The old-time player laughed at Joe’s delight, but he would have been more or less than human if he had not been pleased by it.

“I’m afraid you make too much of it,” he said, with a deprecating wave of the hand. “You young fellows have the center of the stage just now. We old boys are the has-beens. There are only four of our old team left. All the others have crossed the Great Divide.”

“Their memory won’t die, though, as long as there is a baseball fan left in these United States,” declared Joe. “Why, there’s scarcely a ‘fanning bee’ that I’ve ever been in, but what the name of the famous old Red Stockings comes up in some way or other. They’ve left a mark upon the game that will never grow dim.”

“It’s good to hear you say so, anyway,” said Wilson. “We thought ourselves that we were ‘some pumpkins’ when we started out, especially after we’d handed a few lacings to some of the other teams, but we never thought we were going to win fifty-seven games right off the reel. We used to look at each other, as one team after the other fell by the wayside, and wonder when our turn would come. It certainly seemed a miracle that we should escape with a whole skin every time. I suppose we would have gone under toward the end of the season if our reputation hadn’t scared the other teams so that they were licked before they came on the field. As it was, the scores as a rule weren’t even close. Our tightest squeeze was when we whipped the Mutuals of New York by four to two.

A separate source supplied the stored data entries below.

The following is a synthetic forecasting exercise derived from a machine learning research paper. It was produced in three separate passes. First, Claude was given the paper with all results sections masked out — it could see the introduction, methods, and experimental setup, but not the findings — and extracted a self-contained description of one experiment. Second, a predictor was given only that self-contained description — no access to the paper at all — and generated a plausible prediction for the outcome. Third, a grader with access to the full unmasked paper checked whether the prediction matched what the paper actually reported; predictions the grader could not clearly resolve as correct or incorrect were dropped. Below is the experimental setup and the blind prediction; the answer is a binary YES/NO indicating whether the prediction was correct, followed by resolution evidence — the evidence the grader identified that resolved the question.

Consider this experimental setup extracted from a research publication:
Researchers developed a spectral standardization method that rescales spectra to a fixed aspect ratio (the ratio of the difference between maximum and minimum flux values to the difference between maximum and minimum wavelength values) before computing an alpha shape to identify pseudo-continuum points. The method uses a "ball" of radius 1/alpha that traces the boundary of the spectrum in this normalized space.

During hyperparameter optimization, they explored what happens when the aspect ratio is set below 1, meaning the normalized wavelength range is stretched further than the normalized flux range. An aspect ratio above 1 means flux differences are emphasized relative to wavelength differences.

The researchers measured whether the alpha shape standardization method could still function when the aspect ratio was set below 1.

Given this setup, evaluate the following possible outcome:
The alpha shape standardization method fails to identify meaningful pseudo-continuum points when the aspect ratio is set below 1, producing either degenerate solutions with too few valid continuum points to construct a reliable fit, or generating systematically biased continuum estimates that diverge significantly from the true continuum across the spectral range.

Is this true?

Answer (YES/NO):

But the way we treated the Buckeye team was a sin and a shame,” he chuckled. “We walloped them by one hundred and three to eight.”

The veteran was getting warmed up now and his eyes flashed as he recalled the glorious exploits of his young manhood.

Just then the waiter came along and placed two checks on the table. Wilson reached for his, but Joe was too quick for him.

“No, you don’t,” he laughed, as his hand closed over both checks. “This is on me. It isn’t often that one has a chance of having a Red Stocking for a guest, and I’m going to make the most of it.”

“‘Youth will be served,’” quoted Wilson, with a smile, as he acquiesced good-naturedly.

“I hope you’re not traveling with anybody,” said Joe, as they rose to leave the table, “because if you’re not I hope to have your company for the rest of the evening.”

“I’m all by my lonesome,” returned his new friend, “and I’ll be only too glad to accept your invitation. To tell the truth, I was looking forward to a dull evening all by myself, as my eyes are not strong enough to do much reading at night.”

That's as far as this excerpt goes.